Por isso, o inicial estranhamento sobre a reclamação do professor da PUC do Rio de Janeiro que não queria corrigir provas de ‘comunistas’ transforma-se em revelação: os ‘comunistas’ não mais escolhem ou se incomodam em cursar Economia ou História, na PUC carioca ou nas universidades públicas. Na verdade, eles nem sabem o que é ‘comunismo’ ou que eles são ‘comunistas’, afinal toda sua vida escolar pregressa foi assim. A educação, e seu lugar de formalização – a escola – e de aprofundamento – a Universidade –, abandonadas como foram pela elite, se transformaram no refúgio e, concomitantemente, no local de sobrevivência dos ‘comunistas’ que, ao longo da nossa trajetória, perderam embates cruciais à sua perpetuação. Eles colonizaram o universo educacional e lá apresentaram a sua formação e viés como os únicos possíveis. Portanto, transformaram-na em um espaço vinculado não à educação, mas ao jogo de poder.

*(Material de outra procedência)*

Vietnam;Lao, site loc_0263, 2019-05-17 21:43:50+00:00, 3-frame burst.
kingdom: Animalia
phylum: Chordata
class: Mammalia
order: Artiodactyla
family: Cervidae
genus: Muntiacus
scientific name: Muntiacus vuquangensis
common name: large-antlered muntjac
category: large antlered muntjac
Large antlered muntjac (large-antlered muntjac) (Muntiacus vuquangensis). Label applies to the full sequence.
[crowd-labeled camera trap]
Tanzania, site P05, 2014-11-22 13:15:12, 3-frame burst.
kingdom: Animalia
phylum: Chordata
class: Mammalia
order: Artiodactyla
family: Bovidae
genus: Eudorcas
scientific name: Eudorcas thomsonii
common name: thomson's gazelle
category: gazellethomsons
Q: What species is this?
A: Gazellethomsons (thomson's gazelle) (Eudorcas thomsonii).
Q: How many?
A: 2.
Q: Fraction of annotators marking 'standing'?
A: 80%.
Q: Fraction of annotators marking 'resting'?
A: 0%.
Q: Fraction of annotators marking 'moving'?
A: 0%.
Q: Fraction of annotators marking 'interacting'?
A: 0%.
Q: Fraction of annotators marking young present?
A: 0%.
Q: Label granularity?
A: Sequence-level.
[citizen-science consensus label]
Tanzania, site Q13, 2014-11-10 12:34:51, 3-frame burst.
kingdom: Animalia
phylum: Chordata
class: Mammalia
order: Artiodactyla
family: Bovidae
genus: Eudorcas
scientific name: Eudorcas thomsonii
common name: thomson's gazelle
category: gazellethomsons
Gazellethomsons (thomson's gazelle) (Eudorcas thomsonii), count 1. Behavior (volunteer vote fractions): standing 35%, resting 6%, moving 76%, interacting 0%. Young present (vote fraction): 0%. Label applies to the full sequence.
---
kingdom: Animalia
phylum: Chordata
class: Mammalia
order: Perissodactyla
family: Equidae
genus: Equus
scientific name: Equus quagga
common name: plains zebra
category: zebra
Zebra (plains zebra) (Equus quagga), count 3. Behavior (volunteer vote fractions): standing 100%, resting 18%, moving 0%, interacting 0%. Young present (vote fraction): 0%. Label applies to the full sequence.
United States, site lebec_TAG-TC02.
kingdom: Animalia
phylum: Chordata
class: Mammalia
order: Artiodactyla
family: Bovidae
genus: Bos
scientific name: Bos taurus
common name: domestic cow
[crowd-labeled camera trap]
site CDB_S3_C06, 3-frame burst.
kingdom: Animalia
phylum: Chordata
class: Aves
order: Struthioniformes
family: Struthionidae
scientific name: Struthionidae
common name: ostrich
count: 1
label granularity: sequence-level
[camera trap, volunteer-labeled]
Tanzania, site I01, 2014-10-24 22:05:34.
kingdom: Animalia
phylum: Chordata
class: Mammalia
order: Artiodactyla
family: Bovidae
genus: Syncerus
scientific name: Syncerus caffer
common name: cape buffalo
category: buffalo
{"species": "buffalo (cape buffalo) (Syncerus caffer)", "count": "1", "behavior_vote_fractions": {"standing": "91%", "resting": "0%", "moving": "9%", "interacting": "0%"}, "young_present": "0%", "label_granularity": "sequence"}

Por isso, a indignação do professor Gustavo Franco deve se transformar em ação: se há um livro infantil chamado O Capital para as Crianças (Liliana Fortuny, editora Boitempo, 2018), que com todo o direito inicia os pequenos à obra de Karl Marx, devemos criar uma campanha para termos “Gustavo Franco para Crianças”. Seria uma justa maneira de mostrar a relevância de seu último livro para a ascensão de um novo debate que envolva, desde o início, a formação de futuros Economistas, Historiadores e Advogados.
Vinícius Müller é doutor em História Econômica pela USP e professor do Insper.